Ministry - The Last Sucker (Cover Artwork)
Staff Pick

Ministry

The Last Sucker (2007)

13th Planet


The Last Sucker was Ministry's last official full-length, with frontman Al Jourgensen saying he didn't want to be "doing crappy Aerosmith and Rolling Stones albums 30 years later." After 2006's absolutely wonderful Rio Grande Blood, I didn't think Ministry could get any better. They had regained their industrial footing and at the same time added a strong dose of brutality that had been missing from the band's other recent releases. But, again, I was wrong--The Last Sucker capitalizes on the aforementioned album in every way and manages to throw in a few new twists and turns along the way.
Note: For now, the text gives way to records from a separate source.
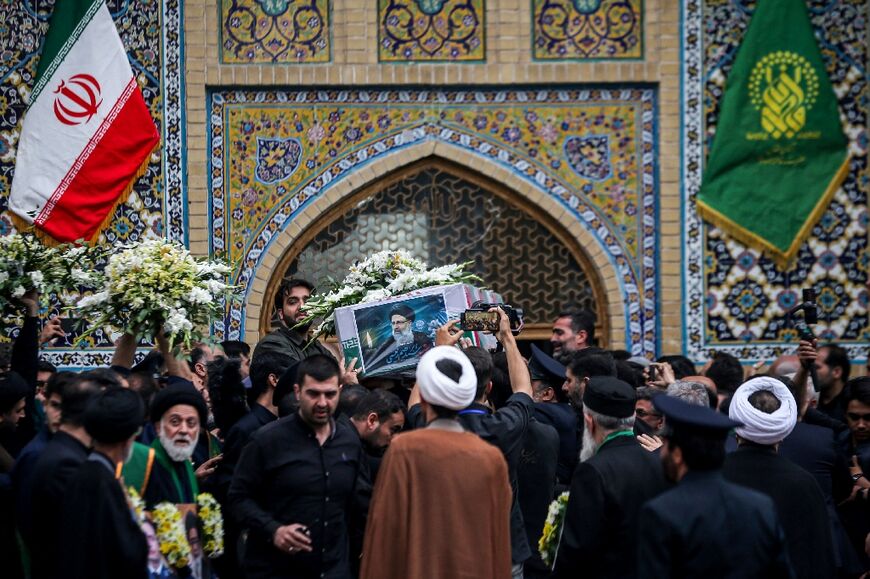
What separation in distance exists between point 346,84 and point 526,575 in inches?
255

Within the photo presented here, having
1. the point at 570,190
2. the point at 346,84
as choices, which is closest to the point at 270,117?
the point at 346,84

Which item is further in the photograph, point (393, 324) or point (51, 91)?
point (51, 91)

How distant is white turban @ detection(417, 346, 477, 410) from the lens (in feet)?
17.3

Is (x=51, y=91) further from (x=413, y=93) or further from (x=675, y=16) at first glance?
(x=675, y=16)

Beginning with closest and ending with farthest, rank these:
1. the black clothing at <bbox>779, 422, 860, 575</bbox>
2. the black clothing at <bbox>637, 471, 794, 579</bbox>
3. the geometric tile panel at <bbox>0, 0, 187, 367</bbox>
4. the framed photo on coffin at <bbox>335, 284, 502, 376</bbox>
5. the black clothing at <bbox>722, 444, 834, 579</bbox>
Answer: the black clothing at <bbox>637, 471, 794, 579</bbox> → the black clothing at <bbox>722, 444, 834, 579</bbox> → the black clothing at <bbox>779, 422, 860, 575</bbox> → the framed photo on coffin at <bbox>335, 284, 502, 376</bbox> → the geometric tile panel at <bbox>0, 0, 187, 367</bbox>

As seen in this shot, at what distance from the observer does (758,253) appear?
12094mm

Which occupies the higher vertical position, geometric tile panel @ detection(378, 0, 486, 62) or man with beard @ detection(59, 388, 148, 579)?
geometric tile panel @ detection(378, 0, 486, 62)

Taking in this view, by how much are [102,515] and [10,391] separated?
203 centimetres

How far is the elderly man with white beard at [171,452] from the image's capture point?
5477 mm

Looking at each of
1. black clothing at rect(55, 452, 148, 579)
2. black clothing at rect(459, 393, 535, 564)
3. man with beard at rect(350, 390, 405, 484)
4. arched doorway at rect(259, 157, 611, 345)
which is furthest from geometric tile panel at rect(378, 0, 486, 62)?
black clothing at rect(55, 452, 148, 579)

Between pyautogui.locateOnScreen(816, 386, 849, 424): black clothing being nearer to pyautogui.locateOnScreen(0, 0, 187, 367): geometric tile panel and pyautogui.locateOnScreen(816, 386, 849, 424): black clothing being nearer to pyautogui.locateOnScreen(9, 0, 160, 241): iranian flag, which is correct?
pyautogui.locateOnScreen(0, 0, 187, 367): geometric tile panel

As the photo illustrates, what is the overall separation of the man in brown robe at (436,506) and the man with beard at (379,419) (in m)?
1.20

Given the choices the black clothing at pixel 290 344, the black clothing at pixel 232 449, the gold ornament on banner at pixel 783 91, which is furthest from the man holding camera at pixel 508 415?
the gold ornament on banner at pixel 783 91

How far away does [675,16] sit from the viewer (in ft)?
39.9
The album opens with "Let's Go," which has a speedy industrial sound like something you would expect to see on an album by Jourgenson's Jello Biafra-fronted side project, Lard. It's a perfect and energetic way to open this monster record. Needless to say, like Rio Grande Blood and 2004's Houses of the Mole, this album is front to back a scathing attack on the then-reigning Bush Administration and marks the end of what Jourgenson calls his "Bush Trilogy."
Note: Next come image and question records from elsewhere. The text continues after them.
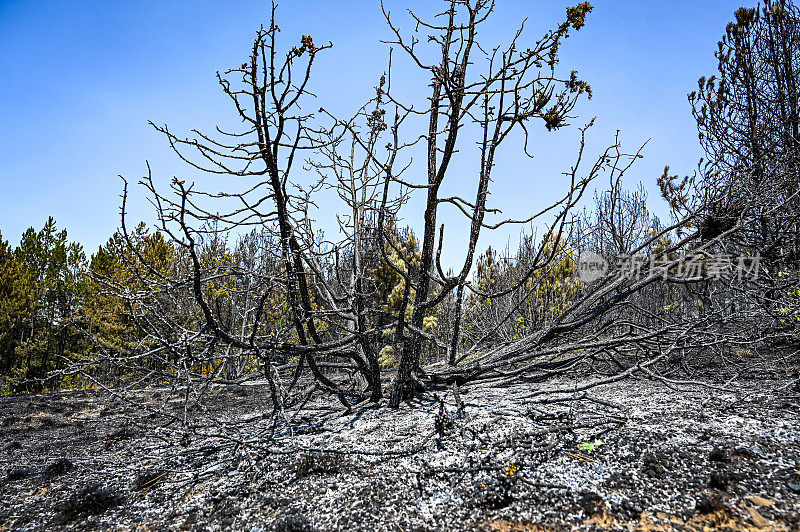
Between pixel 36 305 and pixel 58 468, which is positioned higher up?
pixel 36 305

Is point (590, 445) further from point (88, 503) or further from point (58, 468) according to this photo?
point (58, 468)

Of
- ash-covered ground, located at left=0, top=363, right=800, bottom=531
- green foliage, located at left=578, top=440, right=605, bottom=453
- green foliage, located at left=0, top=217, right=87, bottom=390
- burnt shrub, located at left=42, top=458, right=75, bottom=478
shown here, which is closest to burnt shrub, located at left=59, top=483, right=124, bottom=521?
ash-covered ground, located at left=0, top=363, right=800, bottom=531

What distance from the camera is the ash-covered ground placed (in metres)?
1.46

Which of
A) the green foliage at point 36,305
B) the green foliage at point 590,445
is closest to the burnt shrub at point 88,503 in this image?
the green foliage at point 590,445

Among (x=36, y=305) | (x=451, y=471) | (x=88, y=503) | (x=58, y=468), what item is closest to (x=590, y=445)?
(x=451, y=471)

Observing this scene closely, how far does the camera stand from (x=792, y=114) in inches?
251

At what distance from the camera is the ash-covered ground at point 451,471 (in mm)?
1461

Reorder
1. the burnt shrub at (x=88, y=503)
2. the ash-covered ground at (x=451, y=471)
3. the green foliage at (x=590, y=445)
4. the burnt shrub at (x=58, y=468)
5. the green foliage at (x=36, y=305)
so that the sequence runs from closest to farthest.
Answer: the ash-covered ground at (x=451, y=471) → the burnt shrub at (x=88, y=503) → the green foliage at (x=590, y=445) → the burnt shrub at (x=58, y=468) → the green foliage at (x=36, y=305)

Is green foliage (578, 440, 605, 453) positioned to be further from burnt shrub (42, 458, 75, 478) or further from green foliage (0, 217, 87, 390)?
green foliage (0, 217, 87, 390)

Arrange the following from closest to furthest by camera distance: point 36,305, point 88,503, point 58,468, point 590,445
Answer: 1. point 88,503
2. point 590,445
3. point 58,468
4. point 36,305

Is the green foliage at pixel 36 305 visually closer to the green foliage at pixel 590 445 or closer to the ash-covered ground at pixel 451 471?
the ash-covered ground at pixel 451 471

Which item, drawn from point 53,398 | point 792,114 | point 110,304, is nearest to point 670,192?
point 792,114

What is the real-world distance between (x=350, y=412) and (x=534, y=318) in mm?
4344

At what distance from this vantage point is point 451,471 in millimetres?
1803
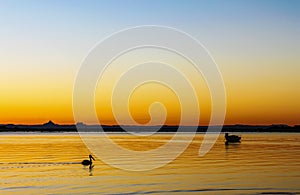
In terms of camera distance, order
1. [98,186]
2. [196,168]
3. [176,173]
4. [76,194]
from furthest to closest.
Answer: [196,168]
[176,173]
[98,186]
[76,194]

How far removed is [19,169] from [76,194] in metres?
19.1

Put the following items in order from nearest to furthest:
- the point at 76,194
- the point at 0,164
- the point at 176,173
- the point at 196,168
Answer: the point at 76,194
the point at 176,173
the point at 196,168
the point at 0,164

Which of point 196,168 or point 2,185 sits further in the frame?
point 196,168

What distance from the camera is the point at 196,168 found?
49.8 m

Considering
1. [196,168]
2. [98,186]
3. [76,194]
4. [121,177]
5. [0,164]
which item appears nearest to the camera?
[76,194]

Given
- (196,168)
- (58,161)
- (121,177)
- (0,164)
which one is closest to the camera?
(121,177)

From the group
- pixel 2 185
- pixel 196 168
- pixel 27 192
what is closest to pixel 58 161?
pixel 196 168

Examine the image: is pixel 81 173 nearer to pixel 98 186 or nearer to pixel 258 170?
pixel 98 186

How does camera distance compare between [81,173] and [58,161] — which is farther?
[58,161]

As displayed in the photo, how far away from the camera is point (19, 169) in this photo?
49.8 m

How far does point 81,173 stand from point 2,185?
35.1 feet

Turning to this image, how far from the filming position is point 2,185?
36.9 m

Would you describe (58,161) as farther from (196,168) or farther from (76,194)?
(76,194)

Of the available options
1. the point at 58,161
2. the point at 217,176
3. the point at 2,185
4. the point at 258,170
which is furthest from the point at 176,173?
the point at 58,161
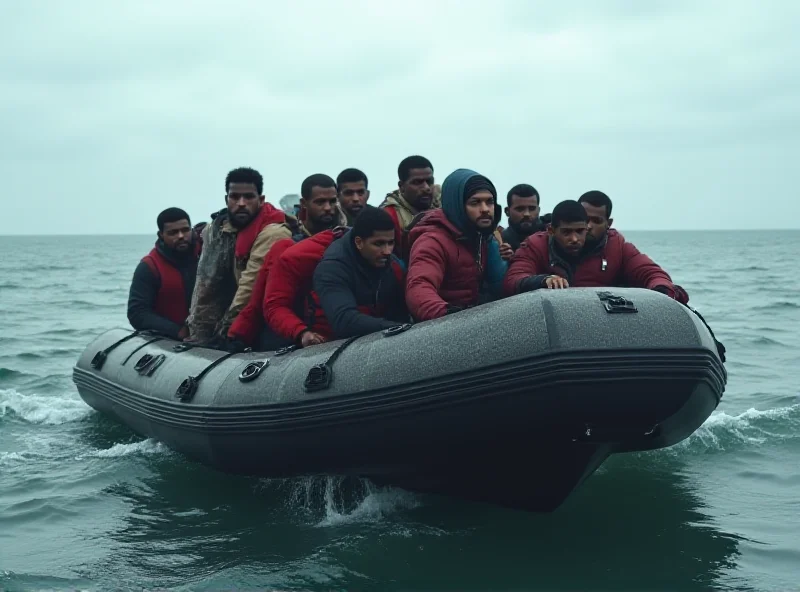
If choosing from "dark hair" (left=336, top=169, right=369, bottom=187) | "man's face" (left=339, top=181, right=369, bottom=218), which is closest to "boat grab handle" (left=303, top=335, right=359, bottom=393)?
"man's face" (left=339, top=181, right=369, bottom=218)

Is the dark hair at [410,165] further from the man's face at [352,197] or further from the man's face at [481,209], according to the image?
the man's face at [481,209]

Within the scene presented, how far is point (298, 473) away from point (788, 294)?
17586 mm

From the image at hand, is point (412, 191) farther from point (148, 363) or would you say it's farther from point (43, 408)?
point (43, 408)

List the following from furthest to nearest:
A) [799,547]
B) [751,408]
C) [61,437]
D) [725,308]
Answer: [725,308] → [751,408] → [61,437] → [799,547]

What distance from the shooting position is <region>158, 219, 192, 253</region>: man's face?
6504 mm

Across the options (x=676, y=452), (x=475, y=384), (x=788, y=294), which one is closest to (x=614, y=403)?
(x=475, y=384)

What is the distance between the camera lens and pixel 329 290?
479 centimetres

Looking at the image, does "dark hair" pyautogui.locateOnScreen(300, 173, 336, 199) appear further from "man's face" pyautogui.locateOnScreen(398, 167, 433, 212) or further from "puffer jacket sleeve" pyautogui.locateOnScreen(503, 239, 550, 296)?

The third song, "Life Is Good" is a brutal thrasher documenting a shell-shocked soldier's return home from Iraq only to find that "home" just isn't home anymore. The fourth, and my personal favorite track, is titled "The Dick Song" and is about exactly what you would assume it is. An absolutely crushing riff kick starts this vicious attack on Dick Cheney and Jourgenson holds back nothing--just a sample, the chorus includes the line "Dick Cheney is the son of satan." Easily one of the best and effective protest songs of the previous near-five years of wartime at the time.

Later in the record the listener gets yet another gem--a devastating cover of "Roadhouse Blues," originally by the Doors. The cover is so good that I actually PREFER this version to the original! And this is coming from a Doors fan!
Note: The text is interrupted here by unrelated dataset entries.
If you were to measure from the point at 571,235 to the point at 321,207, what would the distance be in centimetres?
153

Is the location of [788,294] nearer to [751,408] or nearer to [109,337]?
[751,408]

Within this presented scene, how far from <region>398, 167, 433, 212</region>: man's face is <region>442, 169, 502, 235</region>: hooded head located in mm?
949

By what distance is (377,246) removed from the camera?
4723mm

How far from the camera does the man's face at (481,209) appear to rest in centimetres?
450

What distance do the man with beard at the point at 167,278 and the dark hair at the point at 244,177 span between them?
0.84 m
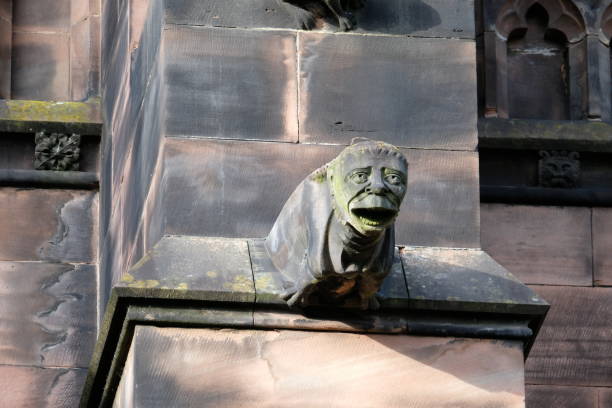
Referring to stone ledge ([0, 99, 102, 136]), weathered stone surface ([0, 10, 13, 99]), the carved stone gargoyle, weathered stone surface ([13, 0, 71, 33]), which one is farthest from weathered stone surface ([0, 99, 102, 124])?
the carved stone gargoyle

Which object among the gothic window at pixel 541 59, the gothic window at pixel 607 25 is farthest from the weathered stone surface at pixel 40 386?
the gothic window at pixel 607 25

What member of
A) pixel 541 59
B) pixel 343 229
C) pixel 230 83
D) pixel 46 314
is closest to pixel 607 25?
pixel 541 59

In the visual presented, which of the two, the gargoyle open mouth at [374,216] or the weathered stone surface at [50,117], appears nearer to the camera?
the gargoyle open mouth at [374,216]

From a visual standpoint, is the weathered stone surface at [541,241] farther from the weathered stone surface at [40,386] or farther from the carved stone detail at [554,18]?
the weathered stone surface at [40,386]

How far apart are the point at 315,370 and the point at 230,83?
1.49 metres

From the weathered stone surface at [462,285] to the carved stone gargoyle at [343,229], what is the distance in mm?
272

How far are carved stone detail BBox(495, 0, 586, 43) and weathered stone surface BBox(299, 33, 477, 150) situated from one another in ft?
8.70

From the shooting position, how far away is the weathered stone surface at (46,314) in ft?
41.4

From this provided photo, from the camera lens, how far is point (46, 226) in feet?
42.9

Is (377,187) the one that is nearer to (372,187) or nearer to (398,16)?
(372,187)

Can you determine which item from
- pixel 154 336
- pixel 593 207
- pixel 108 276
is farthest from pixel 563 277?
pixel 154 336

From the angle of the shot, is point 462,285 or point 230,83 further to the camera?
point 230,83

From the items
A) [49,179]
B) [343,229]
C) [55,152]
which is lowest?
[343,229]

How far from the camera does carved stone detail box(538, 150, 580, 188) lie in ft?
43.4
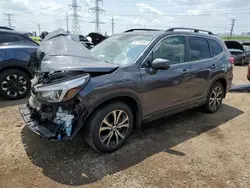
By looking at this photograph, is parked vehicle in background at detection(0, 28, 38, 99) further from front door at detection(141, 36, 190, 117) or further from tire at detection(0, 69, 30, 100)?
front door at detection(141, 36, 190, 117)

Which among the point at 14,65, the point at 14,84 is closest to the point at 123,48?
the point at 14,65

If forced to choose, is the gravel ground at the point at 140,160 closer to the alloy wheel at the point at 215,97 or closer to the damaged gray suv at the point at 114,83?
the damaged gray suv at the point at 114,83

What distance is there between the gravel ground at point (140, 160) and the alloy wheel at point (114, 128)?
0.20 metres

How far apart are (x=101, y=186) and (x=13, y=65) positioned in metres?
4.10

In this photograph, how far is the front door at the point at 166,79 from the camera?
3504 millimetres

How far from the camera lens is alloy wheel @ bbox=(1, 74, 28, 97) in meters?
5.54

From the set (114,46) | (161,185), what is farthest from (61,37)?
(161,185)

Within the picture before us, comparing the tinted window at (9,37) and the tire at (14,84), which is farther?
the tinted window at (9,37)

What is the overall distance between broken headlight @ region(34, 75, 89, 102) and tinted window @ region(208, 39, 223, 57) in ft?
10.1

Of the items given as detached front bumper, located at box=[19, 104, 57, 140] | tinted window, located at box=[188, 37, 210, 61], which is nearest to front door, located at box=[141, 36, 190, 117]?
tinted window, located at box=[188, 37, 210, 61]

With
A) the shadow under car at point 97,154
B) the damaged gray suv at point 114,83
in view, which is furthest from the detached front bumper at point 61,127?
the shadow under car at point 97,154

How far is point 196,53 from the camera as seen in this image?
4.41 metres

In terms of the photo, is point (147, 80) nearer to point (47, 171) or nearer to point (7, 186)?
point (47, 171)

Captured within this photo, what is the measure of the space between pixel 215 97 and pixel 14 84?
470 centimetres
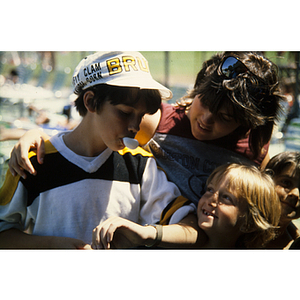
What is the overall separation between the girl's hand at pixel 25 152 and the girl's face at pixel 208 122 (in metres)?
0.94

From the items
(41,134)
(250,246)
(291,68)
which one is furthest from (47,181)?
(291,68)

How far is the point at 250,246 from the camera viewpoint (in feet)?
6.42

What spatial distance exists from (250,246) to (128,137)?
40.1 inches

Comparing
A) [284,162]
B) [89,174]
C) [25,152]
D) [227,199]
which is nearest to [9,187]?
[25,152]

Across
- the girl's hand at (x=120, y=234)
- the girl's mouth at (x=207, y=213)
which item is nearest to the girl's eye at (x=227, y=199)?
the girl's mouth at (x=207, y=213)

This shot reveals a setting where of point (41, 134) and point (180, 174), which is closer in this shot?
point (41, 134)

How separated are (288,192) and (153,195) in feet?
2.77

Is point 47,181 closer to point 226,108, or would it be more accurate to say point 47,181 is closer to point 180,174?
point 180,174

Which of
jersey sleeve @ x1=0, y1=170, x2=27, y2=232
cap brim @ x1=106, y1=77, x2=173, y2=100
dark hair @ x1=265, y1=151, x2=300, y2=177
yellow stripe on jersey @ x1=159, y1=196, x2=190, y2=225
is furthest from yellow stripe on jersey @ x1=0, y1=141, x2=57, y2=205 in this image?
dark hair @ x1=265, y1=151, x2=300, y2=177

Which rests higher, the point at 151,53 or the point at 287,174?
the point at 151,53

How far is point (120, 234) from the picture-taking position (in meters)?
1.84

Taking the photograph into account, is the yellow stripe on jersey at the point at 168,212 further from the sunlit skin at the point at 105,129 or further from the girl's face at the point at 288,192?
the girl's face at the point at 288,192

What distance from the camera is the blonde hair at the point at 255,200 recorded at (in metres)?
1.88

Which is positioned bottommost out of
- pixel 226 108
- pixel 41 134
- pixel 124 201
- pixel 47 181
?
pixel 124 201
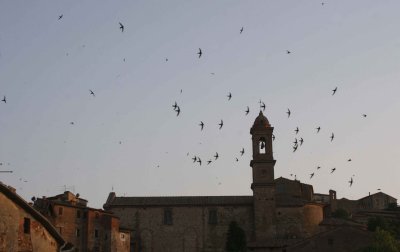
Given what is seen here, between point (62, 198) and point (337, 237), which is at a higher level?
point (62, 198)

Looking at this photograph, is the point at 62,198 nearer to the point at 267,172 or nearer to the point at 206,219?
the point at 206,219

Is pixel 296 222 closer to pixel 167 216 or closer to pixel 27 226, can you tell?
pixel 167 216

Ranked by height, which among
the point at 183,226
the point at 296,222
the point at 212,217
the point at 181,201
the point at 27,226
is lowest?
the point at 183,226

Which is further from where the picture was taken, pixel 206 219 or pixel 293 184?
pixel 293 184

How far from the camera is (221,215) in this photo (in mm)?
67188

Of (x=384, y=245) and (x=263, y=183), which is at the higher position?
(x=263, y=183)

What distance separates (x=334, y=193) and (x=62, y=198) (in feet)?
177

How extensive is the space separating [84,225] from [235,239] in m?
16.2

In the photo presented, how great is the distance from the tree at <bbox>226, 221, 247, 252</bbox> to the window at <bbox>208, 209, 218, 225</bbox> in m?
3.40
Other highlights on this album include the collaboration with Fear Factory frontman Burton C. Bell on "Die in a Crash" (resulting in a very different, almost punk rock sound) and the direct George Bush attack "The Last Sucker."

While Ministry would follow The Last Sucker with respective covers, live and remix albums, this was officially their last studio album hurrah. And considering it, I couldn't think of a better way for Ministry to go out.